2. The appellant was engaged in the manufacture of flexible tubing. It was availing, at the relevant time, the exemption under Notification 1/93. This Notification was not available (as provided in Para 4) to goods on which the manufacturer affixes the brand or trade name of another person who is not eligible for the grant of exemption. Following a visit to the appellant's factory the departmental officers came to the conclusion that the appellant was using the brand name "Flexican" by affixing it on the goods in question. The department's inquiry showed that this brand name was registered in the name of M/s. Zaverchand Gaekwad Ltd. Notice was, therefore, issued proposing recovery of duty, at the hearing the assessee contended that M/s. Zaverchand Gaekwad Ltd. itself a small scale steel industrial unit. The certificate was valid till 28th April, 1995. This unit otherwise satisfied the requirements relating to value of clearances etc. contained in the Notification. It was, therefore, entitled to the benefit of Notification.
3. The Commissioner did not accept this contention. He said that M/s. Zaverchand Gaekwad had been closed from 1st April, 1993 and was not manufacturing or clearing any goods. Therefore, he concluded, it was not eligible for the notification. Hence the appellant was not eligible for the benefit of the notification in respect of the goods on it. Hence this appeal.
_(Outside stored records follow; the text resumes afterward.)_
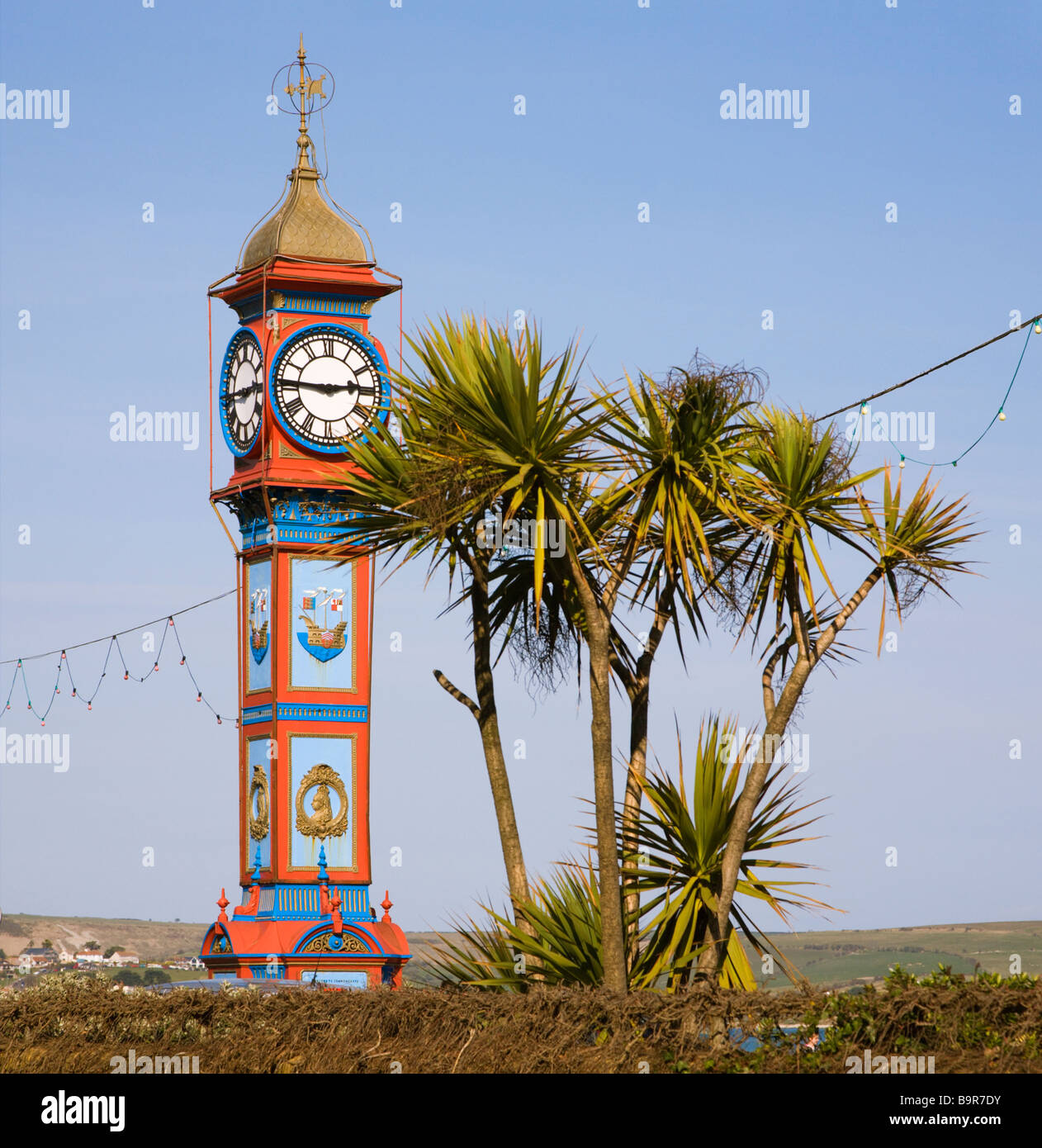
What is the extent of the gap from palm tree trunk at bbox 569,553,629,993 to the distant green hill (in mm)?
73043

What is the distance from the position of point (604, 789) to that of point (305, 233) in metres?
19.0

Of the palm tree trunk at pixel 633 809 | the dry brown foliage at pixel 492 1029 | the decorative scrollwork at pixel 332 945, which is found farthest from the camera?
the decorative scrollwork at pixel 332 945

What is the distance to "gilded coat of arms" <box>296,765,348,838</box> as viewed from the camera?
3198 cm

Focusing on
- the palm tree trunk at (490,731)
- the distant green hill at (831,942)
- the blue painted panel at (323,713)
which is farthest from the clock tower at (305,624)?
the distant green hill at (831,942)

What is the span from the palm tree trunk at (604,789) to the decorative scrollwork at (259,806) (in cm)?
1649

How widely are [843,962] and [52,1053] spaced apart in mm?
93631

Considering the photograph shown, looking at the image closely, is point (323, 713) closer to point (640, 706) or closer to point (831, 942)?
point (640, 706)

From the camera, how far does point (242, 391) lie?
3291 centimetres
4. The Advocate for the appellant draws a distinction between the eligibility to the benefit of the notification and its actually being availed of. He contends that the fact that M/s. Zaverchand Gaekwad did not manufacture or clear any goods from 1-4-1993 did not render it ineligible for the benefit of the notification. So long as it satisfied the requirements provided in the Notification, it was eligible for the benefit of the notification. The fact that it did not avail of this benefit, he says, by actually clearing goods, does not by itself disentitle it to the benefit of the Notification. We are in agreement with this reasoning. The view of the Commissioner and reiterated by the departmental representatives is that since M/s. Zaverchand Gaekwad was not availing of the Notification the appellant was not entitled to its brand name. The fact that Zaverchand Gaekwad Ltd. did not avail of the notification does not mean that it was not eligible for the notification. It satisfied the criteria with regard to being an SSI unit and value of clearances. If it chose to avail of the notification, it could not have been denied it. The Commissioner has lost sight of the distinction between eligibility to the notification, and actually availing of it. M/s. Zaverchand Gaekwad was the owner of the brand name, and or eligible for the benefit of Notification 175/86. The appellant therefore would not be adversely affected by the condition in para 4 of the notification.
5. Appeal allowed. Impugned order set aside.